A questo proposito è interessante studiare quei corpi che stanno ai margini della norma: corpi disabili, transgender, o semplicemente considerati “devianti”.
Siamo dunque passati dai corpi invisibili ma sentiti delle donne in gravidanza, a dei corpi nuovamente sentiti ma in cui ci possiamo riappropriare della visione. E, come dice Donna Haraway, abbiamo bisogno di una nuova modalità di visione per poter scardinare quella imperialista fin qui dominante. Per farlo, dobbiamo ripensare lo sguardo non come qualcosa che va alla ricerca della norma, ma che va alla ricerca delle falle e degli inganni.

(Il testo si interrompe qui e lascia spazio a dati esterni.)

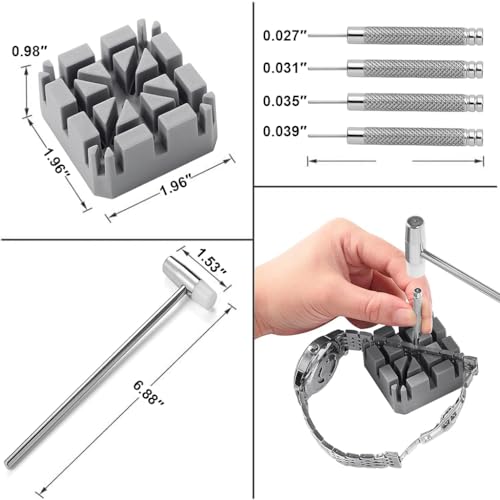 Serplex® 24-in-1 Professional Watch Repair Kit for Wrist Watches, Multi-Tool Set with Liftable Platform, Spring Bar Tool, Link Remover, Cotter Pins, Hammer & Storage Bags for Strap Adjustment (3 Set)
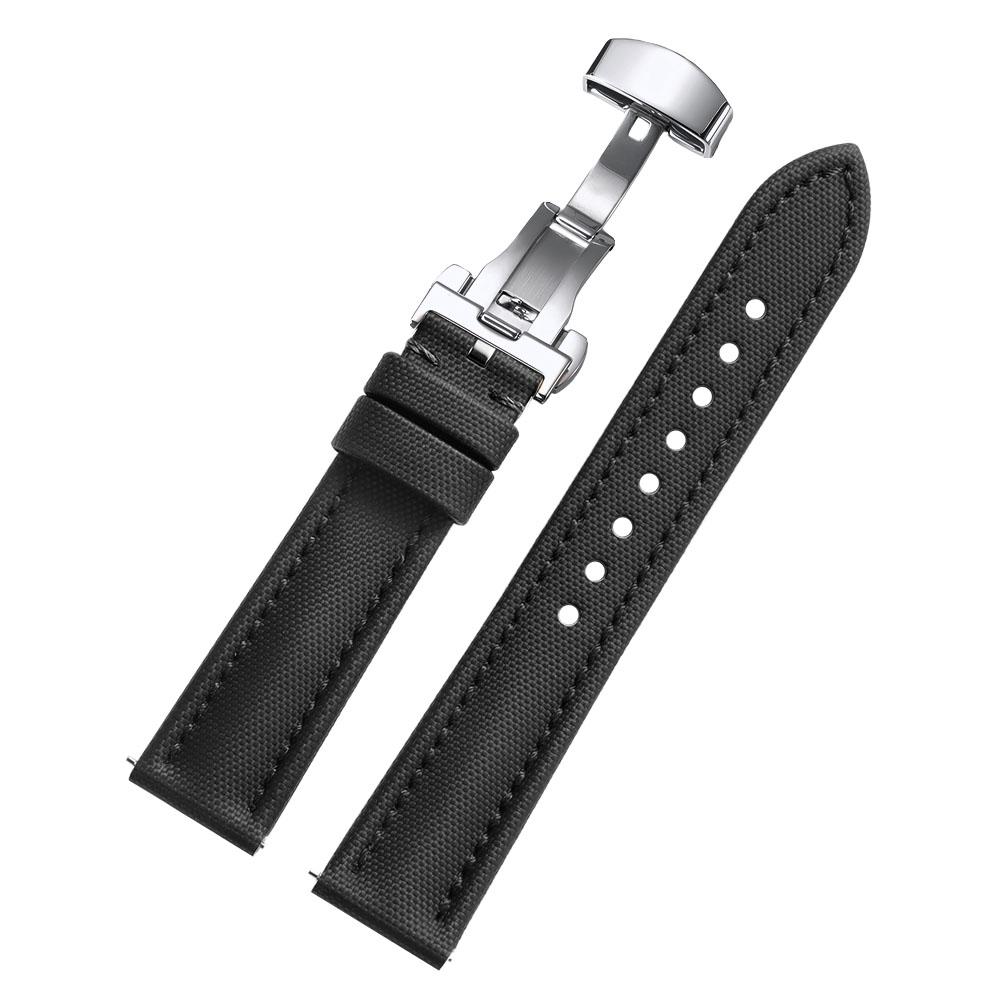 Waterproof Sailcloth Watch Band Butterfly Buckle Sailcloth Strap Quick Release 18/19/20/21/22mm Durable Nylon Bracelet Wristbelt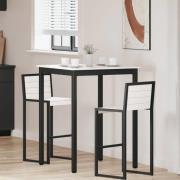 vidaXL Barbord Vit 80 x 80 x 105 cm Massiv furu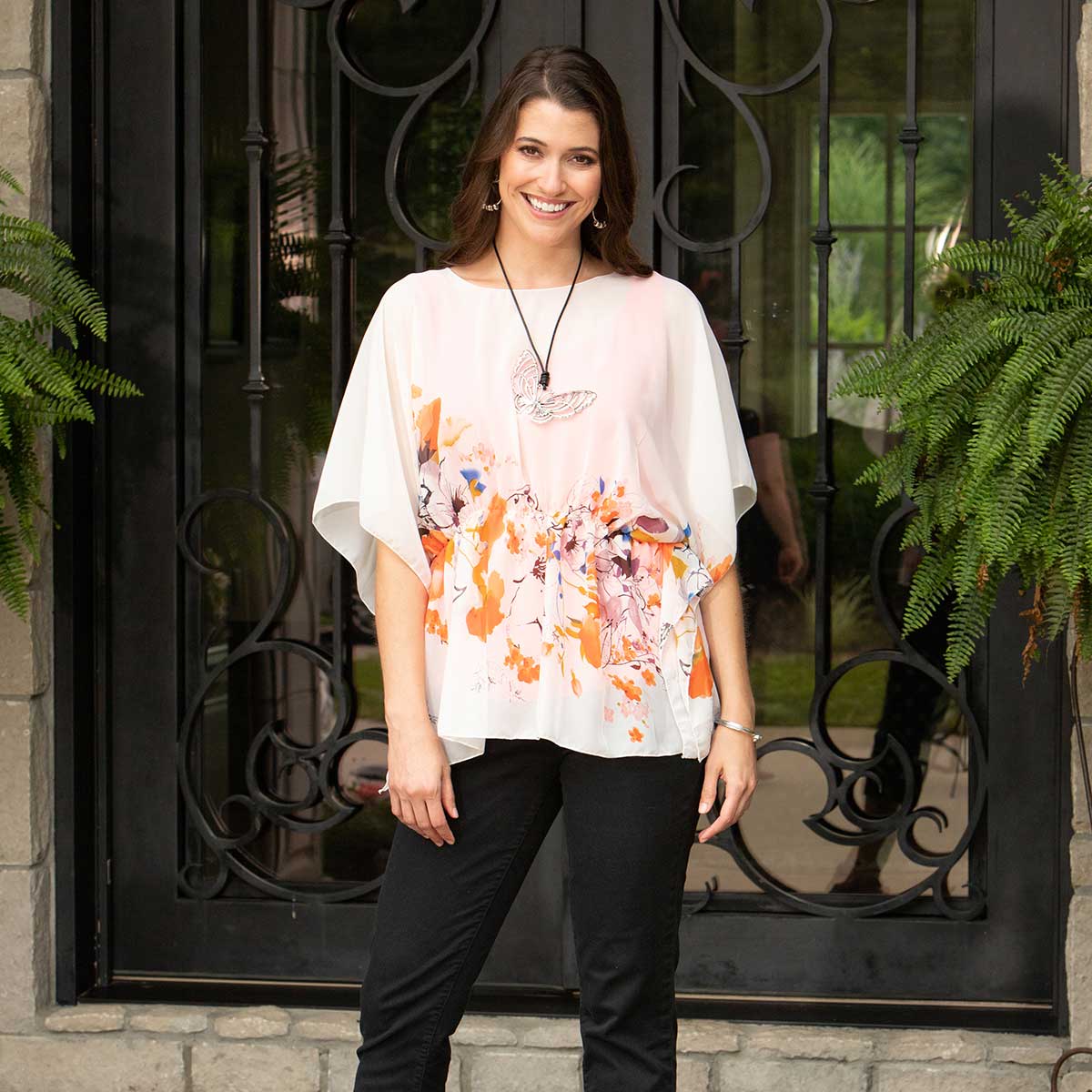 b50 TUNIC FLORAL WITH WAISTBAND Y 28IN X 27IN
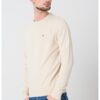 Пуловер с органичен памук и кашмир с овално деколте - Бежов Tommy Hilfiger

Dobbiamo dunque pensare a una forma di conoscenza che passi anche dalla visione e che ci permetta di recuperare un’obbiettività diversa da quella imperialista, che passi dalla messa in discussione dei rapporti di sapere e potere, da un posizionamento ma anche dalla critica del proprio posizionamento; dunque una visione che è sempre anche auto-visione, senza però bisogno di romanticizzare e attribuire valore alla posizione dei subalterni solo in virtù della loro posizione.
A tutto questo, Putino aggiunge la necessità di smascherare i rapporti di inclusione ed esclusione che sottendono a ogni dimensione biopolitica, riconoscendo quali sono quelli che noi stessi mettiamo in atto, per poter poi costruire nuove comunità.
Dall’altra parte c’è invece chi sostiene che non sia possibile sfruttare la biopolitica senza esserne vittime, e dunque suggerisce di non cedere nemmeno di un millimetro al potere della tecnica – cosa che per altro, secondo Cossutta, non sarebbe possibile ma nemmeno auspicabile dal momento che la tecnica ha i suoi innegabili vantaggi.
Bisogna sempre ricordarsi, però, che la parola tecnica è ovviamente impregnata di un intreccio di razzismo, sessismo, militarismo e imperialismo: tutte caratteristiche negative che informano la sua storia e danno vita alle configurazioni che noi consideriamo come tecnica; ed è per questo che sono necessari modi alternativi di ripensarla. A fronte di quanto detto, la domanda con cui Cossutta chiude il suo intervento è la seguente: è possibile ripensare la tecnica senza ripensare in sé la società? La risposta di Cossutta è no. Ecco dunque perché i modi di riconfigurare la tecnica dovrebbero andare di pari passo con i modi di riconfigurare la società.